• [Activity]:
Within the material below, tally every line that holds the word "zbek", then give the tally and nothing more.

• [Supplied material]:
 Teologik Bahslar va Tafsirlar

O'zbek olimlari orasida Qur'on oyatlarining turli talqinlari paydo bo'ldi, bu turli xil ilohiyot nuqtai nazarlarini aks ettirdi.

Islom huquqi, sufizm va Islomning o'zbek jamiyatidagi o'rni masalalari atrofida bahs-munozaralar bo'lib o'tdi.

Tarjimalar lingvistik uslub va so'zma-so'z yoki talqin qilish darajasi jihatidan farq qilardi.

• [Output]:
2